Teradata Parallel Transporter is the preferred load/unload tool for the Teradata Database.

What about the legacy load tools?

Parallel Transporter is able to run all the bulk and continuous Teradata load/unload protocols in one product. In the past, a user had to run the protocols with separate tools with different script languages. The stand-alone load tools, FastLoad, MultiLoad, TPump, and FastExport are functionally stabilized and no new features are being added other than to keep them operational in supporting new Teradata Database releases. All new features requested by customers are being added to Parallel Transporter.

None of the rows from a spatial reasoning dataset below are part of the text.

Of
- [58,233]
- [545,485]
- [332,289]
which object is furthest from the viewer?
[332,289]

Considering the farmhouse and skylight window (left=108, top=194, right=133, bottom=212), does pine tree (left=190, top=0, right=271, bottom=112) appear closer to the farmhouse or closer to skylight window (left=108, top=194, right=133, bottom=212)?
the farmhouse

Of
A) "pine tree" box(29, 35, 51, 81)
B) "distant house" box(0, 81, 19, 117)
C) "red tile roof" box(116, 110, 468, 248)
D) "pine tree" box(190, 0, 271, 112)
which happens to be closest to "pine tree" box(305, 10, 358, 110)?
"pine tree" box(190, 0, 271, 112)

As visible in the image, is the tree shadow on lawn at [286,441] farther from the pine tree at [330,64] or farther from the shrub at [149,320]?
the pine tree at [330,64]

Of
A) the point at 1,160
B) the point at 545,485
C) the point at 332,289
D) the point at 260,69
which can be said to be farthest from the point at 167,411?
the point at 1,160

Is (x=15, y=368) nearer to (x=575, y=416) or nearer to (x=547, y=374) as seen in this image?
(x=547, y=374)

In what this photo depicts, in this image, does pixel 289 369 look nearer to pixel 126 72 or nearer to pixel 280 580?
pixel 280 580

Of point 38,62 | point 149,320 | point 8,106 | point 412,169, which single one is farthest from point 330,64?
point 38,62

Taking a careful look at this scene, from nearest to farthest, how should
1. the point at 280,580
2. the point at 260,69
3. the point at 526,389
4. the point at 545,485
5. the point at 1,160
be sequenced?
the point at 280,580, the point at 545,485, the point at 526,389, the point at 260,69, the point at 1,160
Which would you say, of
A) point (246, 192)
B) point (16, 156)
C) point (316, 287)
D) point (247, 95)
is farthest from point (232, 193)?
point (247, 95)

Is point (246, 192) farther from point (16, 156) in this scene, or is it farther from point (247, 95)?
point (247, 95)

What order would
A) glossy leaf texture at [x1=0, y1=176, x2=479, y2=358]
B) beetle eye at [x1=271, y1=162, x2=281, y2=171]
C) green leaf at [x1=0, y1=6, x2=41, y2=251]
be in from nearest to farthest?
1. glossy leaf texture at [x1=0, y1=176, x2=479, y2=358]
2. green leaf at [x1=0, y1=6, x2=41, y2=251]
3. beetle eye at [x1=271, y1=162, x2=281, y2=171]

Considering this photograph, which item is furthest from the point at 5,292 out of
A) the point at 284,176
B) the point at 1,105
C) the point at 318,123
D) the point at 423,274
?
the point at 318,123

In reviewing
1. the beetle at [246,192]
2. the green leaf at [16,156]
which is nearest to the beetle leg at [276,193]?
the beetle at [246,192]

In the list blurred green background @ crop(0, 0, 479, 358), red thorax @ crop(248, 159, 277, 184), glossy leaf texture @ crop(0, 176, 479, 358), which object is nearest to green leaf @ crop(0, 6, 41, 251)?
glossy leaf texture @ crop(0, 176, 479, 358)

Currently, the stand-alone load tools are being supported indefinitely and no discontinuation notice has yet been issued. It is recommended that all new Teradata load applications be implemented with Parallel Transporter.

How do I get it?

You most likely already have it. Parallel Transporter is in the Teradata Tools & Utilities software bundles included with the Teradata Database. In addition, all customers on Teradata subscription that have the legacy, stand-alone load tools are entitled to equivalent licenses for the Parallel Transporter Operators. Contact your Teradata account manager for details.

How do I run it?

Parallel Transporter can be invoked through 4 interfaces:

  • Application Program Interface (API) – used by leading ETL vendors for tight, parallel, high-performance integration
  • Script – used when a customer doesn’t have an ETL tool
  • Command line (sometimes referred to as the Easy Loader interface) – used to load data from a flat file with a single command line 
  • Wizard – used to generate simple scripts. Use this tool as a way to learn the script language and not as a production load interface.

 Listed are the four main Parallel Transporter Operators:

  • Load Operator – bulk loading of empty tables (FastLoad protocol)
  • Update Operator -  bulk load/update/upsert/delete of tables (MultiLoad protocol)
  • Stream Operator continuous loading of tables (TPump protocol)
  • Export Operator bulk unloading of tables (FastExport protocol)

What is the architecture?

If you run TPT with the script interface, a TPT infrastructure component interprets the script and invokes the proper Operators to read and load the data.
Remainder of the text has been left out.